I never said it wasn't top-down. I highly doubt Porges would suggest the same given the cognitive symptoms of depersonalization. The vagus begins in the brain but has different regions where those nerves stem from and my suggestion is it's those areas where the actual symptoms of depersonalization could possibly manifest or at least play a small role. I'm also not suggesting the vagus is the entire story nor the cause. I'm simply trying to point out that anxiety is a major trigger in this community and even a cause of this condition and that if people are better able to understand fear and how their own nervous system operates that they then may be able to calm themselves or regulate their nervous system better.

I would point out heartrate variability isn't the only biomarker for a dysfunctional vagus. In fact, if there was an issue in the CNS and with the vagus specifically for those suffering from depersonalization then heartrate variability would likely be either normal or even slowed given depersonalization falls more in line with the dorsal part of the vagus and the freeze and feign responses where heartrate is decreased. In fact, that's exactly what depersonalization is: a sort of permanently frozen, dorsal-dominated state.

It's also worth noting there are plenty of stories on this site of depersonalization being triggered by bottom-up substances like antibiotics and other medications which begin in the enteric nervous system and make their way upward. Given the role we now know the microbiome plays in providing serotonin to the brain and executing all sorts of biological functions it wouldn't surprise me if some aspect of the communication between our gut bacteria and brain had something to do with all this as well...


----------



## Billy D.P.

Where said:


> This may sound conspiratorial, but I don't think feeling safe is a big priority in our society. Could that be why such a huge percentage of people classify as having an anxiety disorder? Could that be why suicide rates are significantly increasing among teens?


It absolutely is not. Porges talks about this concept called "neuroception" which is basically the signals you receive unconsciously from stimuli in the environment that either trigger safe or unsafe reactions from the nervous system. He says modern society is basically littered with low-frequency sounds that are constantly triggering anxious states. These are often even present in classrooms and he argues for a total reconstruction of learning environments to better attune our nervous systems to a calming state where we not only feel safe but are actually better suited to learn. There's a reason something like 30 percent of millennials identify as having anxiety.

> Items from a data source

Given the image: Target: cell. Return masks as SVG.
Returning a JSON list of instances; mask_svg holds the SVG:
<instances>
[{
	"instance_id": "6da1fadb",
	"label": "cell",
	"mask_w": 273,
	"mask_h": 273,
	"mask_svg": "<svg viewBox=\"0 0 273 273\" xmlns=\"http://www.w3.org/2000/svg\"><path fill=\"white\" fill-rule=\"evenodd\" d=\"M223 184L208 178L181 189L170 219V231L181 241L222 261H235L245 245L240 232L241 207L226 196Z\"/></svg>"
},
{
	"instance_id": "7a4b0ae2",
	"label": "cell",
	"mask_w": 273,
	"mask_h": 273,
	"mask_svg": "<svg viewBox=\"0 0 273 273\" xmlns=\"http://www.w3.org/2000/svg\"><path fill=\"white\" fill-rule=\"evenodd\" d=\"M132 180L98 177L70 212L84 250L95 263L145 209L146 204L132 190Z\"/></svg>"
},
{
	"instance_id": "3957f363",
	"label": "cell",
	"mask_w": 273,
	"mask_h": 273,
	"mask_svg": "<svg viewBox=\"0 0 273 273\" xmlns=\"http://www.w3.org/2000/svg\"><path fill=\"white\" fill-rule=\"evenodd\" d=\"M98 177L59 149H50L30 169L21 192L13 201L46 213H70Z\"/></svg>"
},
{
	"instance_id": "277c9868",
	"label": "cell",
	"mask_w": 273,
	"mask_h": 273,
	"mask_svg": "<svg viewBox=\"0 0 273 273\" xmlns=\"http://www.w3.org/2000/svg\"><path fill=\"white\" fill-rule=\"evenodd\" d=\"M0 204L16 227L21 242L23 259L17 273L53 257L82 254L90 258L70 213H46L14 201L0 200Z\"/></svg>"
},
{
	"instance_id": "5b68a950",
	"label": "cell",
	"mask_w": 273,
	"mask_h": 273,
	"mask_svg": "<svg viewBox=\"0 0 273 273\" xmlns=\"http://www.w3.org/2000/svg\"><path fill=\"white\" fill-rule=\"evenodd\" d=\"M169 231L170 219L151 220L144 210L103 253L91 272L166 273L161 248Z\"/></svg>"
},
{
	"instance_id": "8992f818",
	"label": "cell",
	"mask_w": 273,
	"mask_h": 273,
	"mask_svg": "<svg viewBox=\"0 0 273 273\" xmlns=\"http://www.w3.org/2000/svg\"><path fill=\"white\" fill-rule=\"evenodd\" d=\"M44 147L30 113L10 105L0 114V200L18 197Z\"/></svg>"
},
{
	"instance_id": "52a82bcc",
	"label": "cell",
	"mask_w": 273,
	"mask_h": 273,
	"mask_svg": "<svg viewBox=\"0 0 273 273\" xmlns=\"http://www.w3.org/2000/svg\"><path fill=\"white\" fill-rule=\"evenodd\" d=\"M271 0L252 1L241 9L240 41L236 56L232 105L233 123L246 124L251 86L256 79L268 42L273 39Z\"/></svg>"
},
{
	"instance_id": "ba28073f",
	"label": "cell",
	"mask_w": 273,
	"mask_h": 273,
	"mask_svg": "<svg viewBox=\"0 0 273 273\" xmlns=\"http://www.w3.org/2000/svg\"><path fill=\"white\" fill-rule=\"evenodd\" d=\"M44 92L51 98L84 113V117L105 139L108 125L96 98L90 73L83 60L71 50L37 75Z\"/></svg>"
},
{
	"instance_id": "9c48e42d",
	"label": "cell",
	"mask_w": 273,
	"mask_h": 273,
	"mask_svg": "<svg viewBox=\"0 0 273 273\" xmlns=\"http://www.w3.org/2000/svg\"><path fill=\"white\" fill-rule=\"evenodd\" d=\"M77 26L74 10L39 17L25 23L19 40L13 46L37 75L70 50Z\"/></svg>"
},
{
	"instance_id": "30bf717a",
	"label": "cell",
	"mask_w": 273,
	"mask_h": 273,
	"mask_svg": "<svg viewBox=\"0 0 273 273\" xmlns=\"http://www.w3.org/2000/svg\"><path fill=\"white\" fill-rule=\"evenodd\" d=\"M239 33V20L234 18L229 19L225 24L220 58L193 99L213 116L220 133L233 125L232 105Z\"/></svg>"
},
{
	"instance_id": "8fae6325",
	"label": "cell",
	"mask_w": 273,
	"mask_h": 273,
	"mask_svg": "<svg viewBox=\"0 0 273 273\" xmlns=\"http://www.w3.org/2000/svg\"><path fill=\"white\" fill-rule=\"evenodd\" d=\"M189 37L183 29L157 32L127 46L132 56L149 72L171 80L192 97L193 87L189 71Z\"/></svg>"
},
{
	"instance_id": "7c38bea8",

> EXPLORE THE MATERIAL
- A) Answer these questions about the depersonalization thread:
(i) Which part of the vagus does depersonalization fall more in line with?
(ii) What term does Porges use for the unconscious signals from environmental stimuli that trigger safe or unsafe reactions?
(iii) What kind of sounds does Porges say modern society is littered with?
- B) Pick up the depersonalization thread right after its final sentence and write a continuation.
The listing was taken from a separate source.

> ANSWERS BY ITEM NUMBER
- A)
(i) The dorsal part of the vagus.
(ii) Neuroception.
(iii) Low-frequency sounds.

- B)
----------



## Billy D.P.

Broken said:


> Yup agree with all that, have had that theory myself. I dont know how to get that vagus nerve activated though. I do have cold showers which supposedly activates it. I have been taking a lot of choline which presumably makes more acetylcholine in the body (but you probably piss a lot away lol). But that is the main neurotransmitter of the vagus nerve. And lots of eggs.
> 
> It most definitely feels like this is the root cause though, that spaced out, unrelaxed, tense and hypervigilant with a knot in my stomach. I have also been taking huperzine A which is a natural drug that they prescribe in japan for Alzheimers. It prevents the break down of acetylcholine.
> 
> The main clue is the things you listed: "sex, play, socialization, sleep, feeding, you name it". Except sex maybe (lol) I struggle to get the energy to play or want to although love doing that with my nephew. Socialising is impossible and uncomfortable and I just shut down. Sleep is a but issue taking me at least an hour to drift off, being woken easily by any sound and waking up exhausted despite how long I slept. Eating is an issue, I dont eat enough or digest food well it just sits in my stomach if I overeat (again rest and digest doesnt activate well for me). And just relaxation in general.


This is interesting. You sound a lot like me. Huperzine is one of the only medications that's made me feel stimulated in a good way. I really can't handle coffee or other stimulants. I also have trouble with digestion and, as you say, food just sits in my stomach if I eat too much. Again, this could be a result of faulty communication between the top and bottom parts of the CNS. Have you seen a doctor about your stomach? I suspect I have SIBO but I'm seeing a doctor soon to find out.

What you say about choline is also true. It's extremely important to get proper nutrition in order for your body to heal. I've taken cold showers for years and it always makes me feel better, but again, I truly think there isn't a "cure" for this condition as it stands, but rather a series of small actions you take every day over the course of years that can slowly nudge the nervous system back into a state of parasympathetic dominance, at least this has certainly been the case for me both times I've overcome my depersonalization.

It's interesting what you say about socialization because I think that probably applies to a lot of people with depersonalization and again fits into the theories put forth by both the books I recommend above. Porges talks about this concept called the Social Engagement System (SES), which is basically a social state humans evolved for purposes of communication, reproduction, culture and even to resolve intense disagreements while also remaining in a parasympathetically dominant state of the vagus -- essentially feeling safe even in moments of intense physical activity or political argumentation. He's told me specifically that if you're body is caught in a state of threat, which I suspect is part of depersonalization, then your SES is really unable to properly engage. Socialization is a huge part of this. If for example you have difficulty making eye contact, which many here seem to have, then that's a direct indication you're SES isn't activated while your threat center is.


----------



## Broken

Billy D.P. said:


> This is interesting. You sound a lot like me. Huperzine is one of the only medications that's made me feel stimulated in a good way. I really can't handle coffee or other stimulants. I also have trouble with digestion and, as you say, food just sits in my stomach if I eat too much. Again, this could be a result of faulty communication between the top and bottom parts of the CNS. Have you seen a doctor about your stomach? I suspect I have SIBO but I'm seeing a doctor soon to find out.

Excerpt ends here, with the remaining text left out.